## Testo fornito
◇ ◇ ◇

Questo ovviamente non è molto rispetto al passato, dove l’ingresso in hospice era consentito a  familiari, amici e conoscenti, dove si sono celebrati matrimoni, feste e concerti, ma in questo periodo è molto di più di quello che si possono concedere molte altre realtà, in cui l’ingresso è precluso o limitato a pochi minuti al giorno. E anche se per consentire tutto questo ci siamo fatti carico di tanto lavoro in più, per noi è importante che nessuno muoia solo.

I pazienti sono consapevoli della criticità del momento e in linea di massima accettano di buon grado queste limitazioni; per i familiari è più difficile, soprattutto in prossimità dell’aggravamento del proprio caro, durante il quale il bisogno di tutta la famiglia di essergli accanto diventa preponderante. A questo si aggiunge anche la drammaticità di affrontare in solitudine il lutto imminente. Per questo, ora più che mai, la vicinanza ai familiari merita un’attenzione particolare, ed il sostegno del personale diventa preziosissimo.>> 

Il vostro reparto come abbiamo capito ha pazienti clinicamente vulnerabili, quali sono le modalità messe in atto di prevenzione al tempo del Covid-19? 

<<Come dicevo in primis la limitazione degli ingressi, la presenza di un operatore alla porta che in base ad una lista stilata dal medico permette le visite solo alle persone autorizzate (2 per paziente), provviste di tampone negativo e autocertificazione. Gli ingressi vengono registrati su un apposito registro in modo da monitorarli in tempo reale, viene misurata la temperatura e igienizzate le mani. Poi viene chiesto ai familiari e pazienti di mantenere la distanza di sicurezza, la mascherina e di non uscire dalla stanza. Ogni stanza è dotata di gel per le mani e viene sanificata quotidianamente dal personale addetto. Il personale è munito dei dpi necessari e l’azienda fa regolarmente formazione sul tema.>>

Vi è un evento in particolare che ti ha segnato in modo profondo?

<<Il vivere insieme un momento tanto delicato, intimo e di grande sofferenza unisce, lega e ti fa sentire quasi parte della famiglia, noi della loro e loro della nostra come reparto.

◇ ◇ ◇

## Consegna
Riprendi l'intervista sull'hospice durante il Covid-19 e continuala dopo l'ultima frase riportata.

## Record presentati
◇ ◇ ◇

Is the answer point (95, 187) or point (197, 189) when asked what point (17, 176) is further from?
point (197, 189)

◇ ◇ ◇

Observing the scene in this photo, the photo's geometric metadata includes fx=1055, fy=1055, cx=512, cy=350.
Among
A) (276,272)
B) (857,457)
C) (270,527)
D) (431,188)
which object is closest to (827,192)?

◇ ◇ ◇

## Risposta
Sono tanti i pazienti che mi porto nel cuore, tutti di certo ti lasciano qualcosa. Qualcuno di loro li ricordo in maniera particolare: Anna, con le nostre chiacchierate sulla vita e sull’amore che prima di andarsene mi ha regalato un libro di poesie scritto da lei; Monica con le nostre pause caffe, cioccolatini e tanta voglia di farcela; Valentina e il suo amore Ciro, che hanno lottato come tigri, contro ogni previsione, per rubare ancora un po’ di tempo alla vita; Angela che ha insegnato a tutti come si vive e come si muore; Antonella che ci ha sperato fino all’ultimo… potrei andare avanti per ore. Mai “sentita” tanta vita come in hospice…>>

Un lavoro, non sempre facile quello del personale sanitario, specialmente in questo reparto dove si lotta ogni giorno per la vita e la morte, perché le persone non diventano più solo pazienti, ma amici, e si condividono momenti di dolore e di sorrisi strappati alla vita.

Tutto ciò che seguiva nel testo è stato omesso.